• **WHAT IS EXPECTED**
Transcribe the passage in the interview on the outward mindset, starting with the words "Develop the Outward" and ending after the words "create collective results.".

• **DOCUMENT EXCERPT**
Develop the Outward Mindset

Your mindset is the key to your success, your happiness, and your ability to perform at exceptional levels. Your mindset is how you look at yourself and the world around you. An internal mindset is one blind to others, what they need, and how to create collective results.

Jim Ferrell, co-founder and Managing Partner of The Arbinger Institute is the author/co-author of multiple bestselling books, including Leadership and Self-Deception and The Anatomy of Peace. His latest book, co-authored with Mitchell Warner, is The Outward Mindset.

 

It’s as eye opening and important as his earlier work.

I recently spoke with Jim about his research on perspective and personal effectiveness. The ideas in this new book can improve performance, spark collaboration, and accelerate innovation.

 

“The secret to teamwork is an outward mindset.” –Steve Young

 

How to Change Lives and Transform Organizations

Would you introduce the concept of “The Outward Mindset”?

With an outward mindset, we see others as people like ourselves, whose goals, objectives, needs, and challenges matter to us. With an inward mindset, on the other hand, we see others as objects whose primary value to us depends on the extent to which we think they can help us with our own goals and objectives.

Our new book, The Outward Mindset, is about the key differences between these two mindsets and how to move to an outward mindset. The real-life stories in the book illustrate the dramatic difference in influence and results that individuals, teams, and organizations see as they shift to more of an outward-mindset orientation. The book details both how to personally make this shift and how to help others—individuals and whole organizations—to make it.

 

“Too many leaders assume that the role of leadership is to control.” –Jim Ferrell

 

Shift to the Outward Mindset

You share some powerful stories of shifting to an outward mindset. Are there “typical” difficulties and struggles in making this shift, especially if you found someone who was way off the scale on the inward side?

• **DATASET RECORDS**
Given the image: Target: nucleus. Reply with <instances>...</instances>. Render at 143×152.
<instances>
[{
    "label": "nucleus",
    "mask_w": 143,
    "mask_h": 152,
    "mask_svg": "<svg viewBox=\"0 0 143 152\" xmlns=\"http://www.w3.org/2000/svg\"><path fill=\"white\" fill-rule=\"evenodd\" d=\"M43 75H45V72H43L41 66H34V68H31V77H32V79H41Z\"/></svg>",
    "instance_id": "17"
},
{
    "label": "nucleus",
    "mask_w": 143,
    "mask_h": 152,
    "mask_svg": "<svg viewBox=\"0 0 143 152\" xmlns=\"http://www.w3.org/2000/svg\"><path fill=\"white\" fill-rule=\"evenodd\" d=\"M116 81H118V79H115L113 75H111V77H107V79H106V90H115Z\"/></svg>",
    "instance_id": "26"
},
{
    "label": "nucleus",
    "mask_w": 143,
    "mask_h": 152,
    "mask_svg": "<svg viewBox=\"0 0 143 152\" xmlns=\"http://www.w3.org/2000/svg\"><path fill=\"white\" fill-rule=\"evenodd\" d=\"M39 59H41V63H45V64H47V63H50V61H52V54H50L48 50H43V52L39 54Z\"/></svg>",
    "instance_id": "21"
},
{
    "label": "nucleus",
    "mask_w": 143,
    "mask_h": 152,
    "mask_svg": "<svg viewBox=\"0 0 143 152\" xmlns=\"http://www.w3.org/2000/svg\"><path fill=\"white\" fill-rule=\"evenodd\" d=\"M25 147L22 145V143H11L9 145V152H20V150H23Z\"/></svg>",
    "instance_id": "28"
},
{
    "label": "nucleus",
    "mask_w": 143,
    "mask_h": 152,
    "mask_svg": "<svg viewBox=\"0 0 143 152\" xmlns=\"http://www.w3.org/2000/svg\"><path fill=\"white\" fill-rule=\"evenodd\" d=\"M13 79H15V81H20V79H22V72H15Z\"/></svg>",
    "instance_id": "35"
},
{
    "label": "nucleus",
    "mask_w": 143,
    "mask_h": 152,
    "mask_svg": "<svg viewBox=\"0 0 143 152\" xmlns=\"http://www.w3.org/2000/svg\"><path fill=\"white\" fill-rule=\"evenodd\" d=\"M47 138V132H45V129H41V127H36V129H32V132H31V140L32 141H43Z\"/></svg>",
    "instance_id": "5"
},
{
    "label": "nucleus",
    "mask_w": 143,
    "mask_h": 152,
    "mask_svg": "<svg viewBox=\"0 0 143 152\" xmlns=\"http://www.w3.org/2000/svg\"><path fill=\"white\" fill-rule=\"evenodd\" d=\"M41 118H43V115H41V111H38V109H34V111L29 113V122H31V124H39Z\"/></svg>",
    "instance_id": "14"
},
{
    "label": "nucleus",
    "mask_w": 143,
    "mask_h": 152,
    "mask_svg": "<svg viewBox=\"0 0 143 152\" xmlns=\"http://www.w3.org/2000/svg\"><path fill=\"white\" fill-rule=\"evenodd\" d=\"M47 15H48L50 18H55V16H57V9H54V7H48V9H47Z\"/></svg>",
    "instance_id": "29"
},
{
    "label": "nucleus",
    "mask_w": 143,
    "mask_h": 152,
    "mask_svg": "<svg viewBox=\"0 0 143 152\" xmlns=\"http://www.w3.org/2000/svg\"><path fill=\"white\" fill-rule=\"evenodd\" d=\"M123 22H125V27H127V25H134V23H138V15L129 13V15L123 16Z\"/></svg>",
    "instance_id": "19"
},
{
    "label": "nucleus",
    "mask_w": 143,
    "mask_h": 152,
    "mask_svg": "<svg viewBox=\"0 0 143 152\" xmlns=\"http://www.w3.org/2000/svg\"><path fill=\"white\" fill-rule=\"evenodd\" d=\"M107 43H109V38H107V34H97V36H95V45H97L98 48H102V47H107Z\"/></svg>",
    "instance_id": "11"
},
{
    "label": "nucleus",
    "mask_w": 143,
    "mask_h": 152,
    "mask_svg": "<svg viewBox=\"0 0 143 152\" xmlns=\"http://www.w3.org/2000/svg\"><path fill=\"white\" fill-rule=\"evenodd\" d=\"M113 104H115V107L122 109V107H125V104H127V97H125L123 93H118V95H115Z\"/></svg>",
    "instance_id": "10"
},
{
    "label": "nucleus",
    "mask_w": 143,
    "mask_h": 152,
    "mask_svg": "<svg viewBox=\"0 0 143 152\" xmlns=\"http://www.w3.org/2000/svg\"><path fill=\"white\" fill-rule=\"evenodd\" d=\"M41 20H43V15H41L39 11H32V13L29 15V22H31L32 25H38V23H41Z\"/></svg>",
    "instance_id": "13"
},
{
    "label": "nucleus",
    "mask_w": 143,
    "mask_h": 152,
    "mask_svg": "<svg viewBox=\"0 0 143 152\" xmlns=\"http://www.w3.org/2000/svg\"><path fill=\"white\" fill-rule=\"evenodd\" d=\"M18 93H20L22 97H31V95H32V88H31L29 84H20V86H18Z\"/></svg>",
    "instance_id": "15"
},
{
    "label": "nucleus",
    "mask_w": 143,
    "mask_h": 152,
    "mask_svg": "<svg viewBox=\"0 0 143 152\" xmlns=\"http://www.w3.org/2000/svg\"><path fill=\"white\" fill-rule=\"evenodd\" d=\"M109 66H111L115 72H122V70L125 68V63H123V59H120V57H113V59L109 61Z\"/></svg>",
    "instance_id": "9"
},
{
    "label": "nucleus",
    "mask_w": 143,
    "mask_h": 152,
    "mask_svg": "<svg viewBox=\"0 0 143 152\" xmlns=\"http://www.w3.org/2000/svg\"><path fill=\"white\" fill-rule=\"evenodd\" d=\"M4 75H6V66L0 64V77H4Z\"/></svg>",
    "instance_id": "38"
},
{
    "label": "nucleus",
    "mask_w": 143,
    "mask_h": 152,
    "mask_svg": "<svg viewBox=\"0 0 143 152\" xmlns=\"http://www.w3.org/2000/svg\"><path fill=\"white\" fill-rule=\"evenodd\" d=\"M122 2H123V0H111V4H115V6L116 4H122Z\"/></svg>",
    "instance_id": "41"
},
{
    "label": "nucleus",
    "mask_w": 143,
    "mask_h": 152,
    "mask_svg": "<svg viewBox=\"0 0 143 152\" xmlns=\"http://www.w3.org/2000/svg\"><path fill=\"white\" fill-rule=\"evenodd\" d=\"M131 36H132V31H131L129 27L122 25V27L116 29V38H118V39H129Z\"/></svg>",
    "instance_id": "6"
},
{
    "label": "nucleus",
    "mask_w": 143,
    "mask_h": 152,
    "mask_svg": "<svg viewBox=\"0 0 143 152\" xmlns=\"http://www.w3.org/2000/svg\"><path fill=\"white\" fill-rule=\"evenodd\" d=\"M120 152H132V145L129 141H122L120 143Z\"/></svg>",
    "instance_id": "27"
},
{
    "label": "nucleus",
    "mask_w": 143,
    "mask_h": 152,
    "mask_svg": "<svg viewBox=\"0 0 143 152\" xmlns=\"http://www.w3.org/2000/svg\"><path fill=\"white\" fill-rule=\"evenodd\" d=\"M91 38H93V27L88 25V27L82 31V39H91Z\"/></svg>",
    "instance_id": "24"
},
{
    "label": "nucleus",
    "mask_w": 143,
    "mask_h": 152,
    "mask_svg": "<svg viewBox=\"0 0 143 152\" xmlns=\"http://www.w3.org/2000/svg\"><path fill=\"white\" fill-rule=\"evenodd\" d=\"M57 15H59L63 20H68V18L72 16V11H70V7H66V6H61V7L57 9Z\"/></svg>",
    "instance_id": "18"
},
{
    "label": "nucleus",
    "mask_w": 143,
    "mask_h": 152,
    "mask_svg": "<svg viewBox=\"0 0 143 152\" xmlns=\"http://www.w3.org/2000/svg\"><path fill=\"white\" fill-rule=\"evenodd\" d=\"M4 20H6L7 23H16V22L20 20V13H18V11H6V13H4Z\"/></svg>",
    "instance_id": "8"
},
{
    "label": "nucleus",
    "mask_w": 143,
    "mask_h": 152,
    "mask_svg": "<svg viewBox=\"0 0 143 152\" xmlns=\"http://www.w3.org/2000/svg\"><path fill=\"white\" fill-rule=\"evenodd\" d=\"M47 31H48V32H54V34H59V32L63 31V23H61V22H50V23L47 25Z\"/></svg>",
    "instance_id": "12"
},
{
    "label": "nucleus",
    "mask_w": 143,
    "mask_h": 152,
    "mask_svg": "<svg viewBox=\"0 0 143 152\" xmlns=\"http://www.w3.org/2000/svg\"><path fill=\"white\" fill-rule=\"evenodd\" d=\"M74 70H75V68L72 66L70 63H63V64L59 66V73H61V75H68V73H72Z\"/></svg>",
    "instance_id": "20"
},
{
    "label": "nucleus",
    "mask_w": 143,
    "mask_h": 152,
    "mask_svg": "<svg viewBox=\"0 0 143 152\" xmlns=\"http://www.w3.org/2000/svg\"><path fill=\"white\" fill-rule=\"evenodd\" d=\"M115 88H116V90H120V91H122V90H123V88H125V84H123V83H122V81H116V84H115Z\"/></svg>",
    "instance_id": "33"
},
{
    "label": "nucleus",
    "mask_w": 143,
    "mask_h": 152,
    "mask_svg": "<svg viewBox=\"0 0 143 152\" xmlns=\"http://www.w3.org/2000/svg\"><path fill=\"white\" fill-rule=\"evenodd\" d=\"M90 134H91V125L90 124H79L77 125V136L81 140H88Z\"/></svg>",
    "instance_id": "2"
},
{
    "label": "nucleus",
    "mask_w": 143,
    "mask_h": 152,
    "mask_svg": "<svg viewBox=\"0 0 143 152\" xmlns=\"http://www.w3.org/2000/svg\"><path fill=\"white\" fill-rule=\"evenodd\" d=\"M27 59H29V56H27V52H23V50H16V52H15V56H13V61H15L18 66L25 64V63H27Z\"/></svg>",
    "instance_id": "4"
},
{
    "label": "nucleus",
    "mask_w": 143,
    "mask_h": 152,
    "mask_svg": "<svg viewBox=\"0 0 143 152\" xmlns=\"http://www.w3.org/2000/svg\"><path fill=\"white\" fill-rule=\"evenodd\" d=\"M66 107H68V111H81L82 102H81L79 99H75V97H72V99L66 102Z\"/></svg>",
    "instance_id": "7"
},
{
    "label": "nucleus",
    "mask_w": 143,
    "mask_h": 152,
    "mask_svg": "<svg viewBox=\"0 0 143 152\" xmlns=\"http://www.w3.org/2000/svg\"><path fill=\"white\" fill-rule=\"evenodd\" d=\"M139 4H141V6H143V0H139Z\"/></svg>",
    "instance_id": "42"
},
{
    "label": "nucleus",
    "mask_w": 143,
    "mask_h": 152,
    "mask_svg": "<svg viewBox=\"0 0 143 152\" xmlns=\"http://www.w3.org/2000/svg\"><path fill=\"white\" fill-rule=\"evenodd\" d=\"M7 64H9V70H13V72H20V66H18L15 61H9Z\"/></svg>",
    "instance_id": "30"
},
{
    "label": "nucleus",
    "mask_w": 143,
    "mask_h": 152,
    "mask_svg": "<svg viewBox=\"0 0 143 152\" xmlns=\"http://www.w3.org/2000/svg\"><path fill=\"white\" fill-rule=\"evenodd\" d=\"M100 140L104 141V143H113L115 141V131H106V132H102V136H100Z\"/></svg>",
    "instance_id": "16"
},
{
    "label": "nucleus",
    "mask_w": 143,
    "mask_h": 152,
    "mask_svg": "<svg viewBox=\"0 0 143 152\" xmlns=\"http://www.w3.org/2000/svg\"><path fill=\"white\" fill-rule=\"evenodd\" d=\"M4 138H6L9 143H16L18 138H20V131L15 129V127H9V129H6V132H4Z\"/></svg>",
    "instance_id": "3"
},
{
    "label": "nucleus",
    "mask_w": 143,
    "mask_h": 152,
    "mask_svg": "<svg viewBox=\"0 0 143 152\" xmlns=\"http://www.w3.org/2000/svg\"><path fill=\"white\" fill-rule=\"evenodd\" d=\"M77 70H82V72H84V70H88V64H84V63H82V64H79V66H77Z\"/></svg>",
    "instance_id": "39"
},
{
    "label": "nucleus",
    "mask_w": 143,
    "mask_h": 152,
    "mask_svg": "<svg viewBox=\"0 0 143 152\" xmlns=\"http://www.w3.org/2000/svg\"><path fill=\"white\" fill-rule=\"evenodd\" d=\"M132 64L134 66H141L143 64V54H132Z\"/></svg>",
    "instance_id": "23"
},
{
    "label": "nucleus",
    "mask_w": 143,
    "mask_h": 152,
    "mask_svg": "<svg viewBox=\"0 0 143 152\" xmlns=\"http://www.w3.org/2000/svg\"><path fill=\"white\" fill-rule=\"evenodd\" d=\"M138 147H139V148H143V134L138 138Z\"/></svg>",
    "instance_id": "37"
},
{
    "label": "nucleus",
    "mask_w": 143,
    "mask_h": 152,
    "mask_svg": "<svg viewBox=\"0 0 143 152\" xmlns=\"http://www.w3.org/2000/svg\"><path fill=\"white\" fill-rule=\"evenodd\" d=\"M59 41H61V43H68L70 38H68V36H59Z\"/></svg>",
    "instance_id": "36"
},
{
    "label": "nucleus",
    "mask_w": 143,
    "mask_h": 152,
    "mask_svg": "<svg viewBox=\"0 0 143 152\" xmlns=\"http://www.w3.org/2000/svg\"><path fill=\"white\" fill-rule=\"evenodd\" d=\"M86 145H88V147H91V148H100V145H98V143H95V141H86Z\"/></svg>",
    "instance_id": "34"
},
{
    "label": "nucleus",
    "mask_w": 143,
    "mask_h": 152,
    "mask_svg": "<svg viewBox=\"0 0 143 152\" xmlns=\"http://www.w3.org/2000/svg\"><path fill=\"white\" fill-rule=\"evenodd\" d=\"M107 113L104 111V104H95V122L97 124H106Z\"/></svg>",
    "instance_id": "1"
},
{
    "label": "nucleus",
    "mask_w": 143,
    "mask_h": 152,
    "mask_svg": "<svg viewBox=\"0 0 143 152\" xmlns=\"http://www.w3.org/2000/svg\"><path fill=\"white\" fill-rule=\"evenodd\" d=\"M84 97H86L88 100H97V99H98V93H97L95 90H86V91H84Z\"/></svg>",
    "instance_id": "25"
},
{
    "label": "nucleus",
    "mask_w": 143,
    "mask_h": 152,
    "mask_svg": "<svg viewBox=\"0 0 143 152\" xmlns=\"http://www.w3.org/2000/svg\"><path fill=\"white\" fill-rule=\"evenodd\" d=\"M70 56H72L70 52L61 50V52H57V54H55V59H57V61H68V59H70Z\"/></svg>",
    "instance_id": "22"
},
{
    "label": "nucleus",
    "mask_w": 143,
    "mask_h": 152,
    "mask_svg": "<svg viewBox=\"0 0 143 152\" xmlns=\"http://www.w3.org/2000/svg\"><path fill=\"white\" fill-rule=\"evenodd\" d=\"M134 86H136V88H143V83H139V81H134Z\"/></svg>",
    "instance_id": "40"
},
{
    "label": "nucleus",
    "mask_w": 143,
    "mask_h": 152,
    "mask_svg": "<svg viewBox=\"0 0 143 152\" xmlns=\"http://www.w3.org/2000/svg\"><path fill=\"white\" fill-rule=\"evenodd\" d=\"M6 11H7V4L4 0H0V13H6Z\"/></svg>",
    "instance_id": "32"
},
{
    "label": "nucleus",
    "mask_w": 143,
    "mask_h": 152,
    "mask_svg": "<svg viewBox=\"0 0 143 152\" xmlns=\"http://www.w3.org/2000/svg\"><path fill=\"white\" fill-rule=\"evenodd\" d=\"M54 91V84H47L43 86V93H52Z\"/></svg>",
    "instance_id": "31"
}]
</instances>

• **ANSWER FOR THE TASK**
Develop the Outward Mindset

Your mindset is the key to your success, your happiness, and your ability to perform at exceptional levels. Your mindset is how you look at yourself and the world around you. An internal mindset is one blind to others, what they need, and how to create collective results.